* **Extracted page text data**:
'''

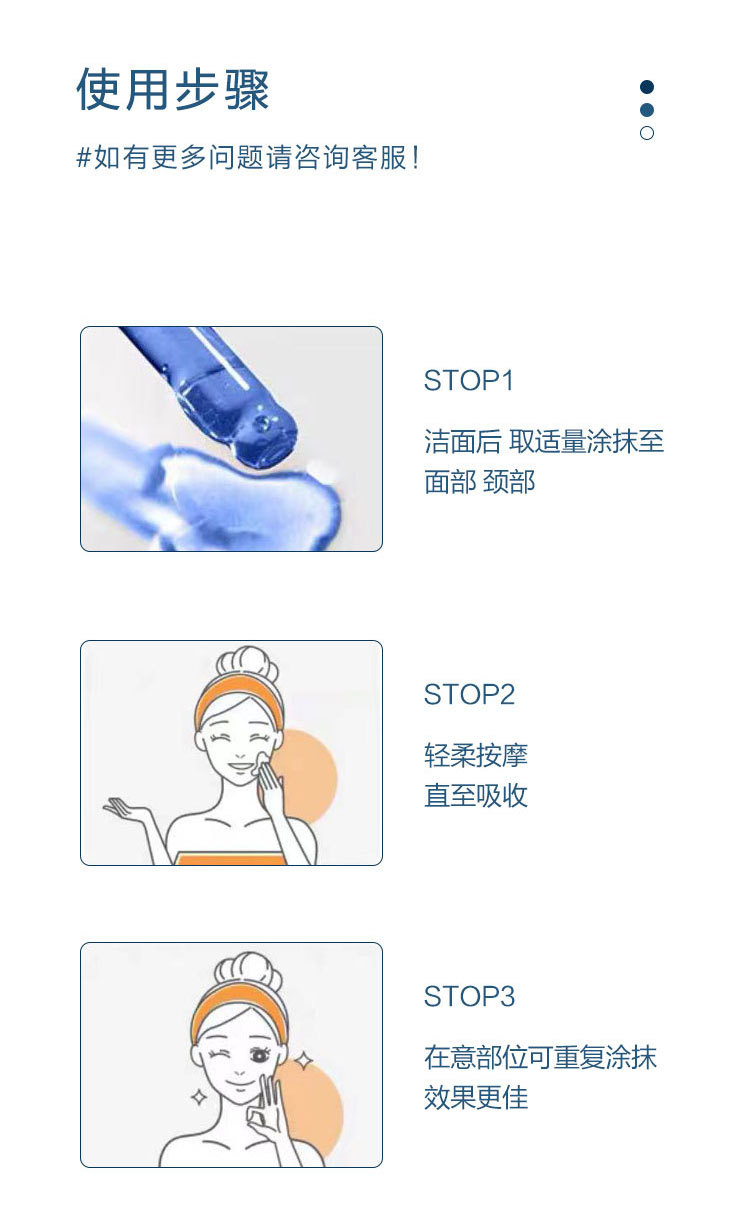 使用步骤

#如有更多问题请咨询客服！

STOP1

洁面后 取适量涂抹至面部 颈部

STOP2

轻柔按摩
直至吸收

STOP3

在意部位可重复涂抹
效果更佳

'''

Repeat the data exactly, without the pictures.

* **PROBLEM SOLUTION**:
 使用步骤

#如有更多问题请咨询客服！

STOP1

洁面后 取适量涂抹至面部 颈部

STOP2

轻柔按摩
直至吸收

STOP3

在意部位可重复涂抹
效果更佳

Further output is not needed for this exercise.